How the Camden Coalition is Applying Research Lessons to Improve Care Delivery

February 2024

In early 2020, a randomized controlled trial (RCT) of the Camden Coalition’s care management program for adults with complex health and social needs and frequent hospital admissions found no impact on hospital readmissions. Since that time, follow-up analyses have uncovered key takeaways for future complex care program design. Subsequent studies reported that participation indeed led to increased primary and specialty care outpatient visits and that patients who were more engaged in the program experienced fewer hospital readmissions. What lessons do these evaluations, along with insights from care delivery changes by the Camden Coalition, teach us about how to effectively design and tailor complex care programs?

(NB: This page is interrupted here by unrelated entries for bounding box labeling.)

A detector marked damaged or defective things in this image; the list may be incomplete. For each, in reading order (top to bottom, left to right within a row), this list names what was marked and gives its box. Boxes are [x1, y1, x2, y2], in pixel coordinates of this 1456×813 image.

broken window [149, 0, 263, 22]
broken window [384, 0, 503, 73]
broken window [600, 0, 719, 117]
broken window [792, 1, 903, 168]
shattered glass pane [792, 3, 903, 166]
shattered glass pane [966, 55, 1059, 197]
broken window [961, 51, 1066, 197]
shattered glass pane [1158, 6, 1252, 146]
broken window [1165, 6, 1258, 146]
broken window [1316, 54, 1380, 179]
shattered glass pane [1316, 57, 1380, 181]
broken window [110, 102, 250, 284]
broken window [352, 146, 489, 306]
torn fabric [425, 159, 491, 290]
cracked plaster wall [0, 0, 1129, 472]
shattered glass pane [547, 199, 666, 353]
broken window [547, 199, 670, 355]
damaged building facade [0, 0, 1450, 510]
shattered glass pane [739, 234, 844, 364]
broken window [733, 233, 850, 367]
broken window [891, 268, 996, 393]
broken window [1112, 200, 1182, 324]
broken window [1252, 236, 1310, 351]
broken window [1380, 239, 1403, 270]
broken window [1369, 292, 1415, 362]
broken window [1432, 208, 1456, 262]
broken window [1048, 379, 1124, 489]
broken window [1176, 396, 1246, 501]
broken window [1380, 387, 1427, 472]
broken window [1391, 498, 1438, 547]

This webinar, made possible through the Seven Foundation Collaborative, described how the Camden Coalition has evolved its programs in recent years to more effectively care for adults with complex health and social needs by integrating lessons from this evidence. Camden Coalition’s programs bridge individual-level care management and systems-change work to target groups with the highest barriers to engagement in conventional care management programs. These programs include a medical-legal partnership, a Housing First program, and an emergency department-based program to connect patients to outpatient behavioral health care. The webinar offered lessons on how to tailor a complex care program, identify the populations who are most and least likely to engage, and, most importantly, collaborate across organizations on community-level solutions so that care management is not taking place in a vacuum. It will include perspectives from a researcher, program administrator, and a community health worker on how to pilot approaches to support improved health and wellbeing.

Presenters included Natasha Dravid, Senior Director of Care Management and Redesign Initiatives, Camden Coalition; Dawn Wiest, Director of Research and Evaluation, Camden Coalition; and Jessica Cordero, Community Health Worker, Camden Coalition. Robyn Golden, Associate Vice President of Social Work and Community Health at Rush University Medical Center, shared reactions on how the results from the RCT of the Camden Core Model and other evaluations are shaping clinical practice.